* **TRECHO DO TEXTO**
_ _ _
Berço político dos Brazão, Jacarepaguá tem
violência recorde em meio à guerra tráfico x milícia
O ano
de 2023 teve recordes em vários indicadores de
violência em Jacarepaguá, bairro mais populoso do Rio de Janeiro, um dos
berços da milícia no fim dos anos 90 e hoje palco de intensas disputas entre paramilitares e traficantes.
Seus sub-bairros
também são redutos políticos do clã Brazão — no domingo (24), os irmãos Chiquinho e Domingos foram presos e apontados como os mandantes do atentado contra Marielle Franco, no qual também morreu o motorista Anderson Gomes.
O g1 buscou dados do Instituto de Segurança Pública do Rio de
Janeiro (ISP-RJ), e alguns indicadores de violência, inclusive o que inclui
assassinatos, bateram o recorde histórico — a sondagem começou em 2003.
_ _ _
* **LISTAGEM FORNECIDA**
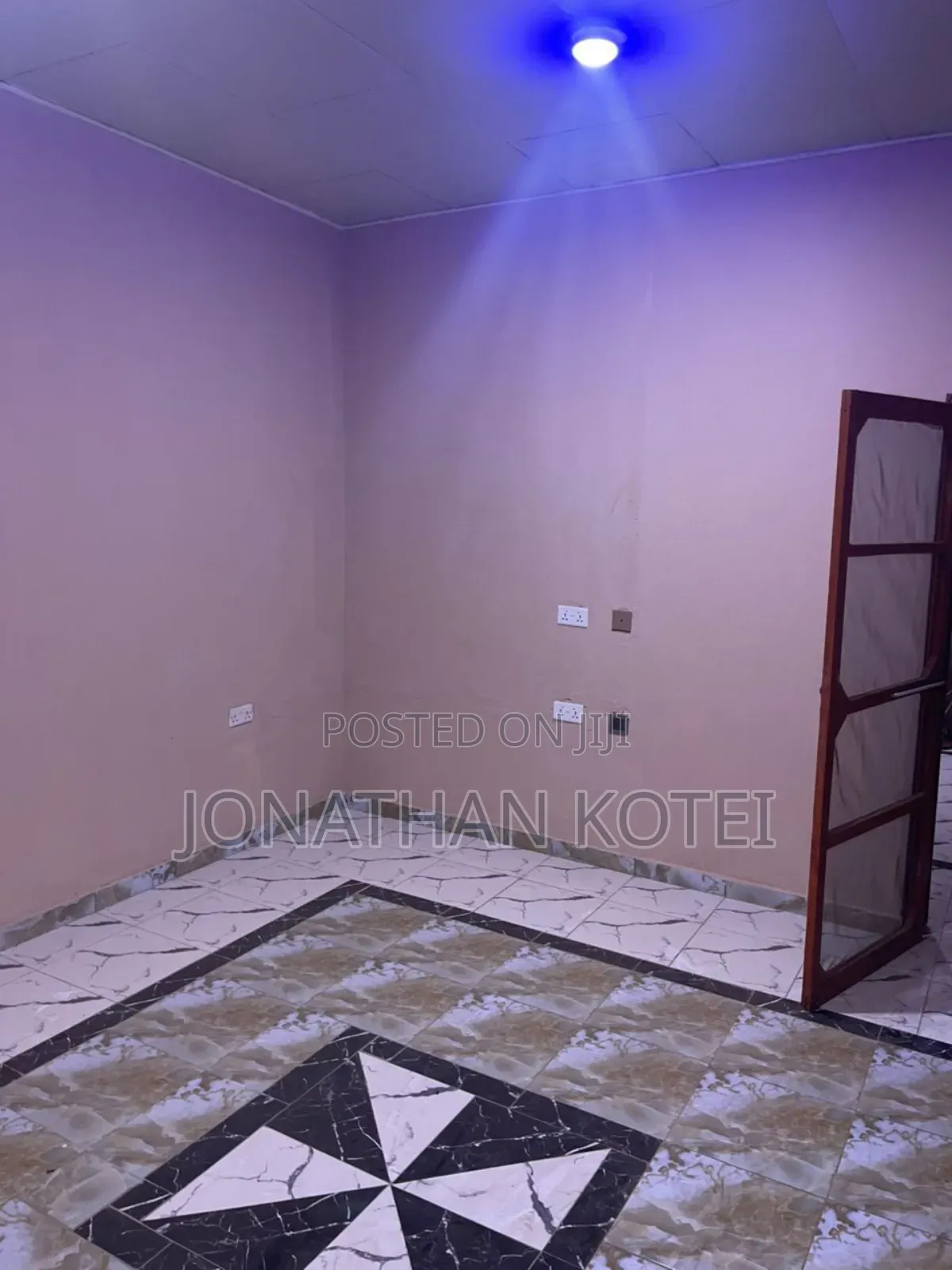 1bdrm Apartment in Tsui-Bleoo for rent
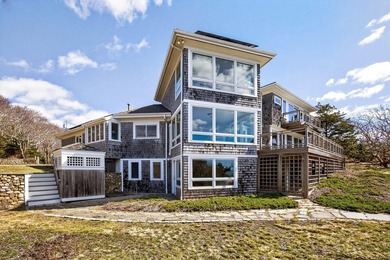 Direct waterfront offering in West Hyannisport with 100 feet of - photo 49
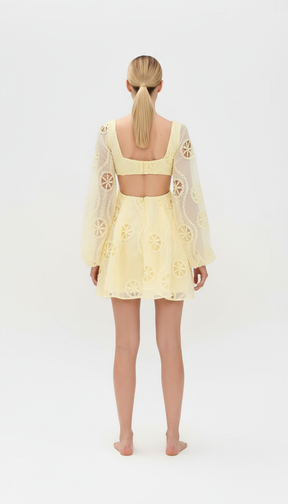 Our Dress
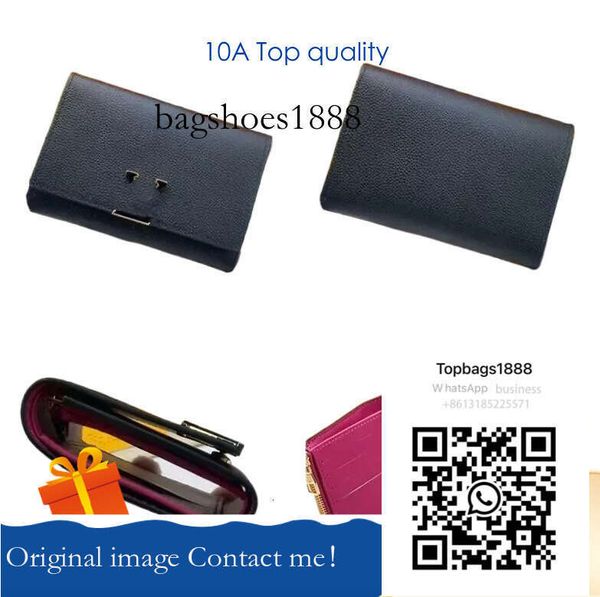 Capucines Short Wallet Designer Money Bag Clutch Hobo Purses Holder Women Folding Wallets High Quality Flip Hasp Pouch C, Black
Capucines Short Wallet Designer Money Bag Clutch Hobo Purses Holder Women Folding Wallets High Quality Flip Hasp Pouch C, Black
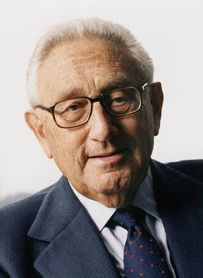 quotes by Henry Kissinger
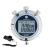 Rolilink Stopwatch Stop Watch for Sports Waterproof Stopwatches Timer for Sports and Competitions 2 Lap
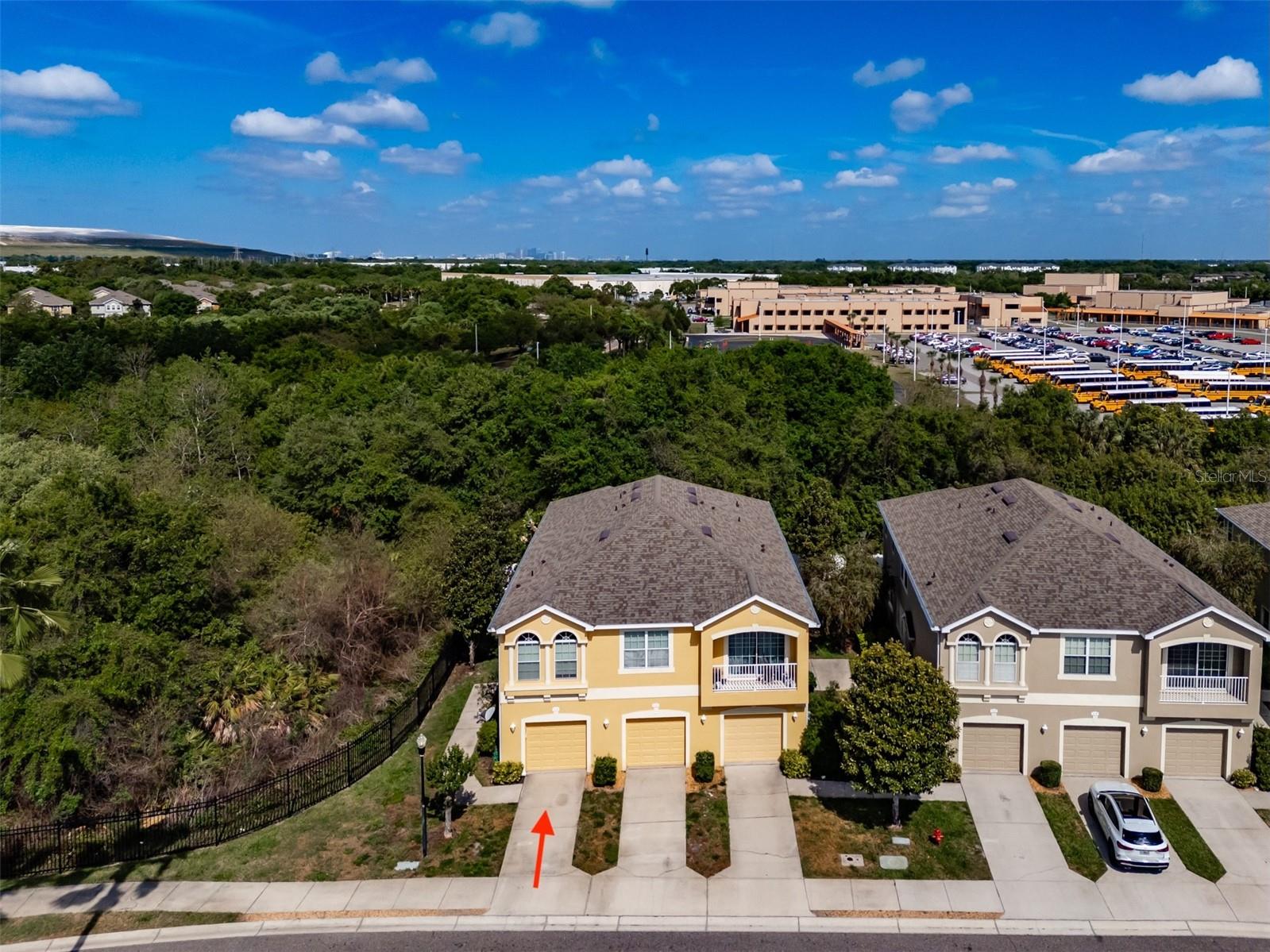 EAGLE PALM PH II - Residential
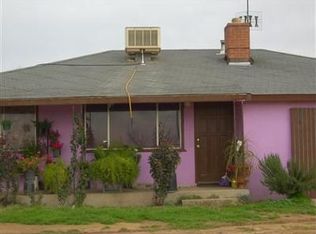 16557 N D St, Madera, CA 93638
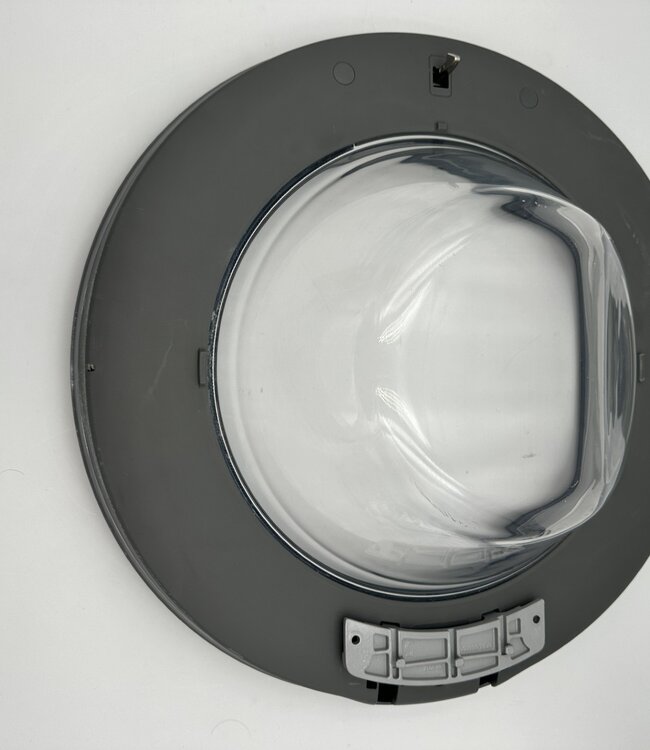 Samsung Wasmachine Complete Deur Zwart 7 kg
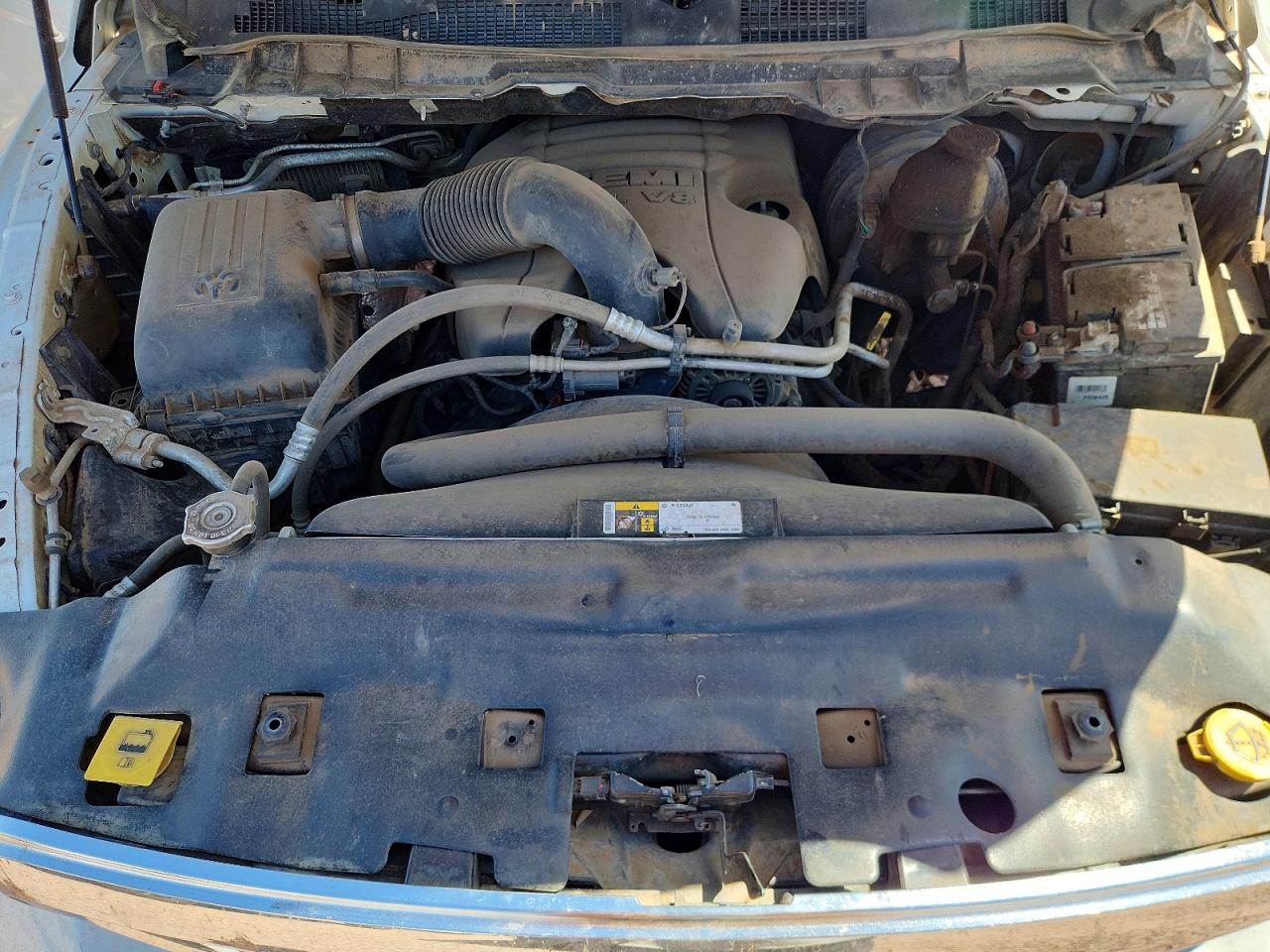 Ram 1500 Slt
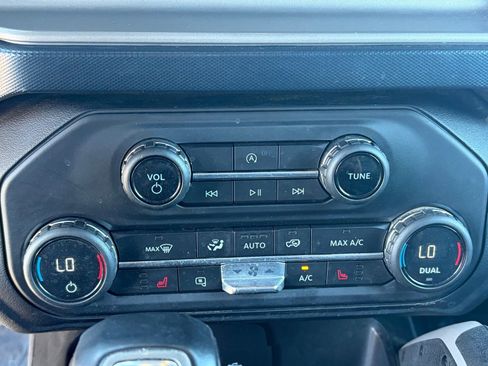 Used 2021 Ford Bronco Outer Banks image 20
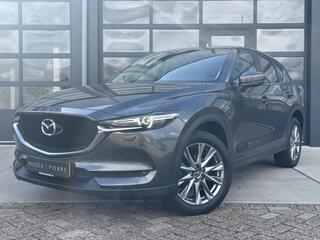 Mazda CX-5 2.0 SkyActiv-G 165 Business AUTOMAAT Com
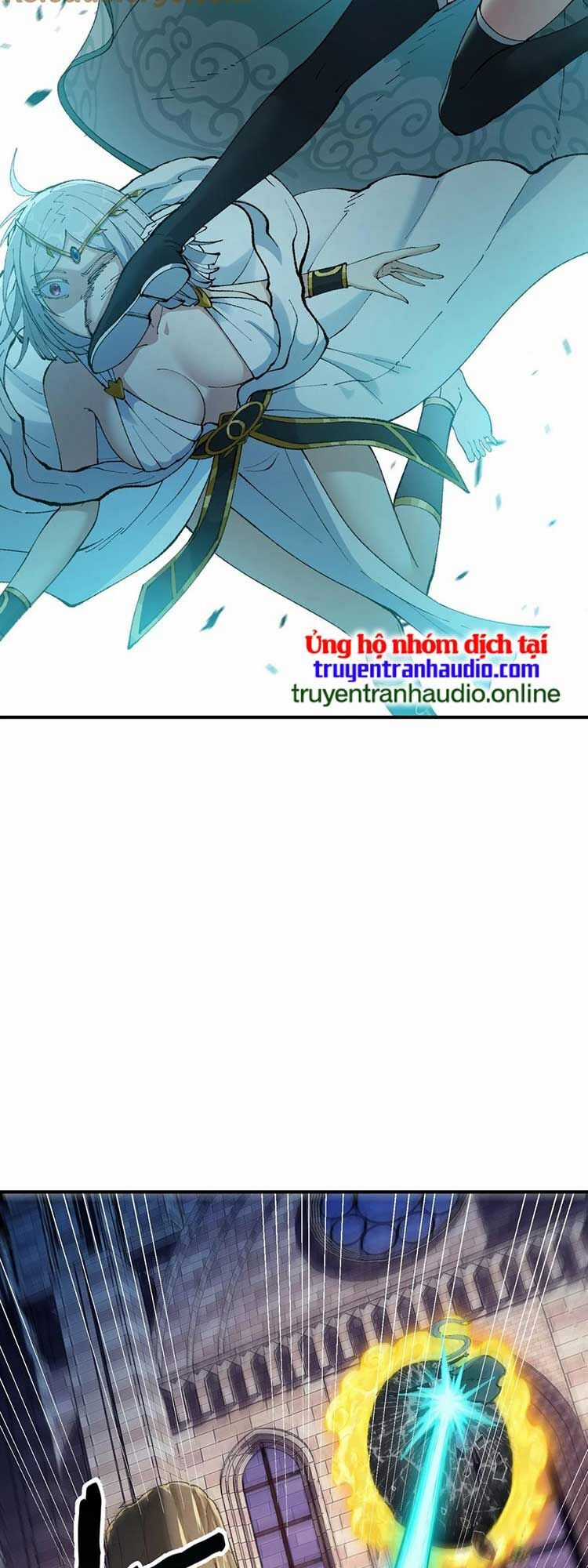 Thiên Đạo Này Cũng Không Ngốc Lắm Chương 35 trang 43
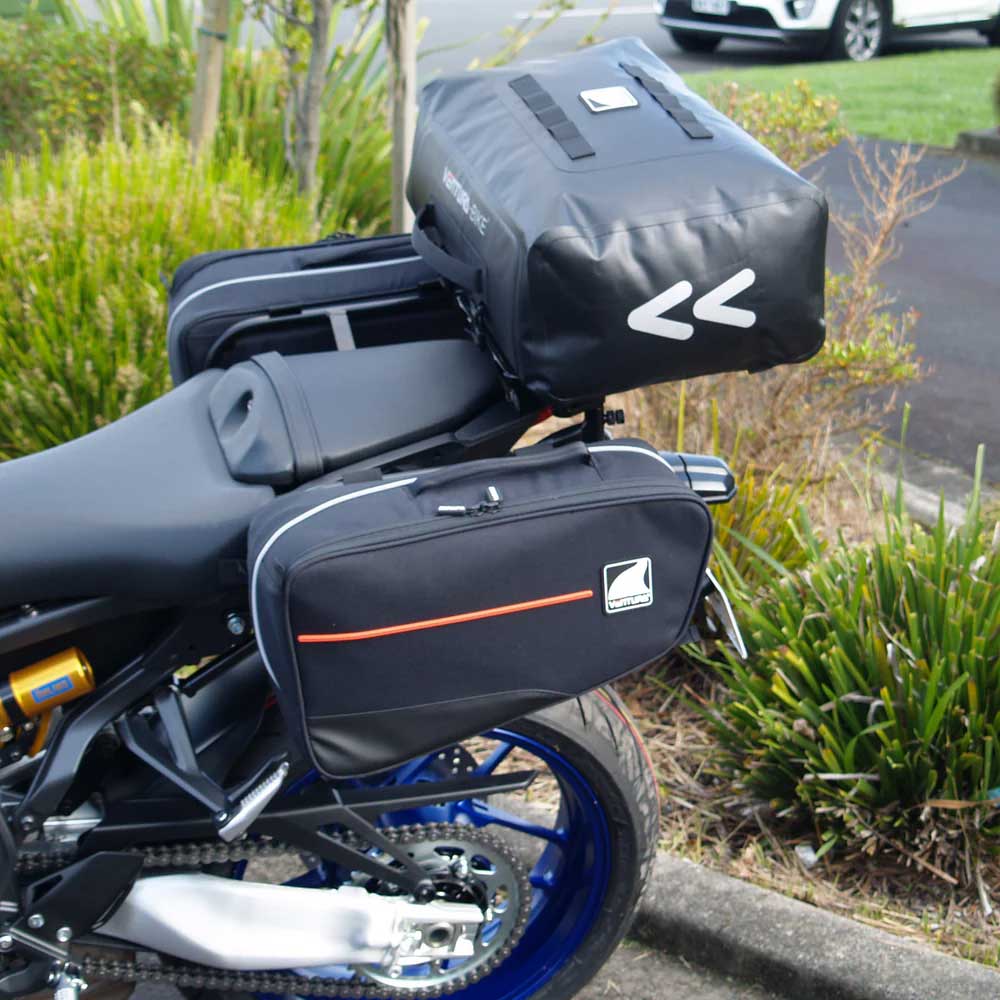 EVO-25 DRY PACK 25L P2525/BWP (ER30 rack only) - EV25DP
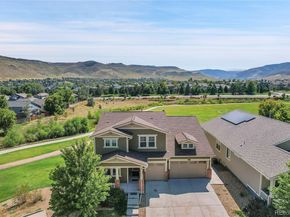 19454 W 58th Place, Golden CO 80403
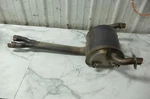 06 Yamaha Apex Rtx Rx 1000 Snowmobile Muffler Pipe Exhaust. Fixed Price $95.00.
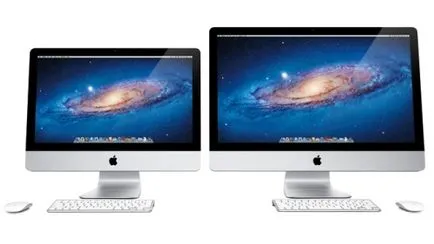 Imac regandi gama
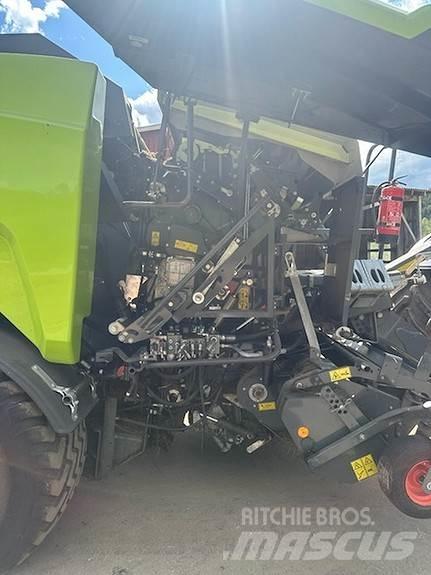 CLAAS 455 Rulo balya makinalari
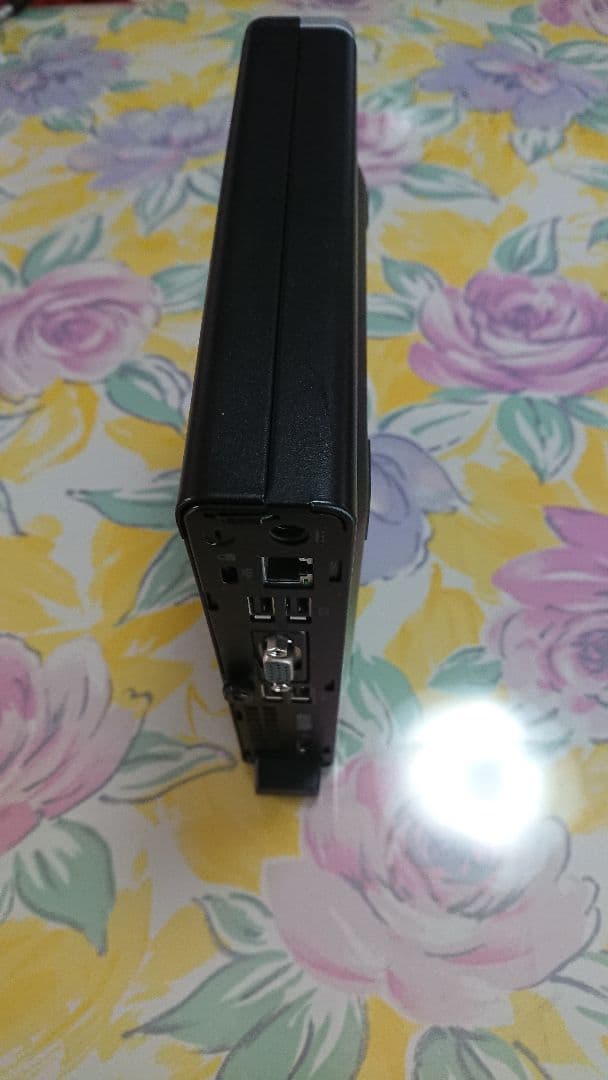 HP ProDesk 400 G4 DM 超小型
_ _ _
* **ENUNCIADO DA TAREFA**
Reproduza sem alterações o trecho da reportagem sobre a violência em Jacarepaguá entre "Berço político dos" e "começou em 2003.", inclusive. A listagem é um material à parte, sem relação com a reportagem.

* **RESPOSTA À TAREFA**
Berço político dos Brazão, Jacarepaguá tem
violência recorde em meio à guerra tráfico x milícia
O ano
de 2023 teve recordes em vários indicadores de
violência em Jacarepaguá, bairro mais populoso do Rio de Janeiro, um dos
berços da milícia no fim dos anos 90 e hoje palco de intensas disputas entre paramilitares e traficantes.
Seus sub-bairros
também são redutos políticos do clã Brazão — no domingo (24), os irmãos Chiquinho e Domingos foram presos e apontados como os mandantes do atentado contra Marielle Franco, no qual também morreu o motorista Anderson Gomes.
O g1 buscou dados do Instituto de Segurança Pública do Rio de
Janeiro (ISP-RJ), e alguns indicadores de violência, inclusive o que inclui
assassinatos, bateram o recorde histórico — a sondagem começou em 2003.